WinHTTrack is the Windows 9x/NT/2000/XP release of HTTrack, and WebHTTrack the Linux/Unix/BSD release. See the download page.

[/quote]

#3

last time i downloaded site using httrack was in 1998 i think it works brilliant but if you dc your connection then you better start from scratch again. but that was in 1998 not its 2008 there must be some more improvements.


#4

Offline Explorer Enterprise or Pro.


#5

Thanks all guys specially admin for refering cool software.

Asad i know offline exploer and many other software like it but i want a software that take original files to use for any other site, for example if i like any wordpress based site theme and i wanna use it for my blog then i will copy whole theme and use it, its simple

Hope now you will understand my need.

KO (admin) dear will you plz tell me which HtTrack Version i have to download, as there are many different versions with different needs and i dont know which one to downlaod.

Will you plz give a short description of every version?


#6

[quote=", post:, topic:"]

Thanks all guys specially admin for refering cool software.

Asad i know offline exploer and many other software like it but i want a software that take original files to use for any other site, for example if i like any wordpress based site theme and i wanna use it for my blog then i will copy whole theme and use it, its simple

Hope now you will understand my need.

[/quote]

you mean you wanna rip someone’s wordpress theme :D well it is easy if the guy hasnt protected his wp-content directory but if he has its not possible

there are many free themes available on the net use them


#7

SaadIbrahim What you mean by protected theme ?

I protect my folders by just putting a simple .html file with redirector, as i know there is a way to protect folders by cpanel but i dont know, if you plz tell how to do it then plz tell me, i wll be very thankfull.

KO (admin) dear will you plz tell me which HtTrack Version i have to download, as there are many different versions with different needs and i dont know which one to downlaod.

Will you plz give a short description of every version?

Also if a folder is protected can we crawl it by HtTrack ?


#8

A website crawler can only access publicly viewable folders.

If you're trying to 'copy' a theme, it won't be able to do that either, as php files (in the case of wordpress) are executed on the server, and only the resulting output is sent through.

With CSS, PHP and Perl and other scripts so common on websites, it's no longer possible to 'copy' a website - all you'll get is the html and the css, which is a small part of a modern website.

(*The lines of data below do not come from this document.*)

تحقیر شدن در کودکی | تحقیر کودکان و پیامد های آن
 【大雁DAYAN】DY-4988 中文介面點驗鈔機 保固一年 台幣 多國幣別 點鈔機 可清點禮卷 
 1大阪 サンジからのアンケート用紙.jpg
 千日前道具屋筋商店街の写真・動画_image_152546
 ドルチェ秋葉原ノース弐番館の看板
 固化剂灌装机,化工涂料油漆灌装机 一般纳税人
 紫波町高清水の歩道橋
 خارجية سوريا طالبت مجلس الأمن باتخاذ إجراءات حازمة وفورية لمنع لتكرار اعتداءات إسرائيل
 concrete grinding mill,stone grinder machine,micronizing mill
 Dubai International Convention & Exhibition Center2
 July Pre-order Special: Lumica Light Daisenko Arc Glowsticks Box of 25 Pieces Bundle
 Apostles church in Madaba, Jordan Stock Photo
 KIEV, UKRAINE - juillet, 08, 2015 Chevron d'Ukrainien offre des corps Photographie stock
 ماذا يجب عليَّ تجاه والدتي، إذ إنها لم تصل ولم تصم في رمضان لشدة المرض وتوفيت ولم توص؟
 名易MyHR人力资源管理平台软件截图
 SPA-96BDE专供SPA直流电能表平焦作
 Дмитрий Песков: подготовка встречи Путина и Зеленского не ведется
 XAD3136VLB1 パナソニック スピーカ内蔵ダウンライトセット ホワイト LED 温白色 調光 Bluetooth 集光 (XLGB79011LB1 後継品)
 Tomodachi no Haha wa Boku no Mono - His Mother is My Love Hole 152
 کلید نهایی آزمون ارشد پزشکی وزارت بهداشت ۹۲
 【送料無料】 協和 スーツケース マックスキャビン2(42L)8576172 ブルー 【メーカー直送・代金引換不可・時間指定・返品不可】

As far as what version to download, I can't explain any simpler that what is already up on the httrack site. Just ask someone what version of Windows you are running and that is all the info you need.


#9

[quote=", post:, topic:"]

SaadIbrahim What you mean by protected theme ?

I protect my folders by just putting a simple .html file with redirector, as i know there is a way to protect folders by cpanel but i dont know, if you plz tell how to do it then plz tell me, i wll be very thankfull.

KO (admin) dear will you plz tell me which HtTrack Version i have to download, as there are many different versions with different needs and i dont know which one to downlaod.

Will you plz give a short description of every version?

Also if a folder is protected can we crawl it by HtTrack ?

[/quote]

i said protected wp-content folder which can be done by making a html file in the folder or creating an htaccess file or using this plugin for wordpress (i am using this method)


#10

So it means i cant get WP Theme, its ok

Thanks guys for helping and suggestion.

Can anyone tell which commands to use in .htaccess to protect directory? as its not related with main topic but i hope you will help...


#11

This is best application i ve used so far (for windows): http://download.httrack.com/cserv.php3?File=httrack.exe

It gets you everything


#12

yeah httrack is the best. i have been using it since my uet days.


#13

Thanks guys let me give httrack a try, hope it will work as most guys recommended it.